Economy of Mechanism

Behind those somewhat convoluted words, economy of mechanism simply means that the more complex a system is, the more likely security vulnerabilities will be present, and the more likely it will be missed during a review.

This is because the time to review and find vulnerabilities increases (sometimes exponentially) the more mechanisms, or the more code there is.

According to Bishop 1 in Chapter 13, “Design Principles,” in “Principle of Economy of Mechanism” from pages 344-345:

This principle simplifies the design and implementation of security mechanisms.

Definition 13-3. The principle of economy of mechanism states that security mechanisms should be as simple as possible.

If a design and implementation are simple, fewer possibilities exist for errors. The checking and testing process is less complex, because fewer components and cases need to be tested. Complex mechanisms often make assumptions about the system and environment in which they run. If these assumptions are incorrect, security problems may result.
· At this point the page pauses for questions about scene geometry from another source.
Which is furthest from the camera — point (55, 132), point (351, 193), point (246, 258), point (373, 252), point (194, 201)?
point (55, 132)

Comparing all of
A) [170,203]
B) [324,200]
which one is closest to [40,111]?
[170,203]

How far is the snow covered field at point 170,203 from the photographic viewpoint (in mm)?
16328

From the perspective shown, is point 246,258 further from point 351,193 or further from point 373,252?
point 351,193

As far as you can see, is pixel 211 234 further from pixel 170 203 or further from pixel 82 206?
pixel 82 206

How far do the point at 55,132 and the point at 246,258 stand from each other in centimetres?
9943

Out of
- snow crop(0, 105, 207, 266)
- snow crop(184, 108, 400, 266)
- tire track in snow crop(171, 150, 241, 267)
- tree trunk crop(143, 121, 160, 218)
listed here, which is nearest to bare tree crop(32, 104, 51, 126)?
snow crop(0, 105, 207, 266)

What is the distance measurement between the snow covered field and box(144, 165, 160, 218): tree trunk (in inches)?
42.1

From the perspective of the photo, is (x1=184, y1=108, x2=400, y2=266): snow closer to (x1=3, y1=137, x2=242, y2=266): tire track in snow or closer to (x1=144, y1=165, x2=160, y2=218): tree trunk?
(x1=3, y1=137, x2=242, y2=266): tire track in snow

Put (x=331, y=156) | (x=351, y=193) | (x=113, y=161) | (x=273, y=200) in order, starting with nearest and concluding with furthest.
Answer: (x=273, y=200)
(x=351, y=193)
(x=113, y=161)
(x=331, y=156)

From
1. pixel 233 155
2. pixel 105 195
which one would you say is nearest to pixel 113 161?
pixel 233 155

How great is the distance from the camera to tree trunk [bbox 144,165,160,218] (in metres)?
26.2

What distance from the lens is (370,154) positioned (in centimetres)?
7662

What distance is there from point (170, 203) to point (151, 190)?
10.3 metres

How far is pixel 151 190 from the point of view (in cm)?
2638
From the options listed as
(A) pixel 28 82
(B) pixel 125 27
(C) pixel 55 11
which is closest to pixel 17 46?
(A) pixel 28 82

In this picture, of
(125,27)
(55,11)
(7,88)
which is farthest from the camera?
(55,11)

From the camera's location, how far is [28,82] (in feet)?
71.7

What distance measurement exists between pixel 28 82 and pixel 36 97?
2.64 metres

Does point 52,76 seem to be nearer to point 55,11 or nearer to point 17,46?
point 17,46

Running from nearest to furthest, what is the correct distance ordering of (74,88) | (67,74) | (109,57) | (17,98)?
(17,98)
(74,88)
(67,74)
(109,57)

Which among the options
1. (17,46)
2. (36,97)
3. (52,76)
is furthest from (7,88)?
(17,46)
Interfaces to other modules are particularly suspect, because modules often make implicit assumptions about input or output parameters or the current system state; should any of these assumptions be wrong, the module’s actions may produce unexpected, and erroneous, results. Interaction with external entities, such as other programs, systems, or humans, amplified this problem.

Example 1

The ident protocol sends the user name associated with a process that has a TCP connection to a remote host. A mechanism on host A that allows access based on the results of an ident protocol result makes the assumption that the originating host is trustworthy. If host B decides to attack host A, it can connect and then send any identity it chooses in response to the ident request. This is an example of a mechanism making an incorrect assumption about the environment (specifically that host B can be trusted).

Example 2

The finger protocol transmits information about a user or system. Many client implementations assume that the server’s response is well-formed. However, if an attacker were to create a server that generated an infinite stream of characters, and a finger client were to connect to it, the client would print all the characters. As a result, log files and disks could be filled up, resulting in a denial of service attack on the querying host. this is an example of incorrect assumptions about the input to the client.


Bishop, Matt. Computer Security: Art and Science. Boston, MA: Addison-Wesley, 2003.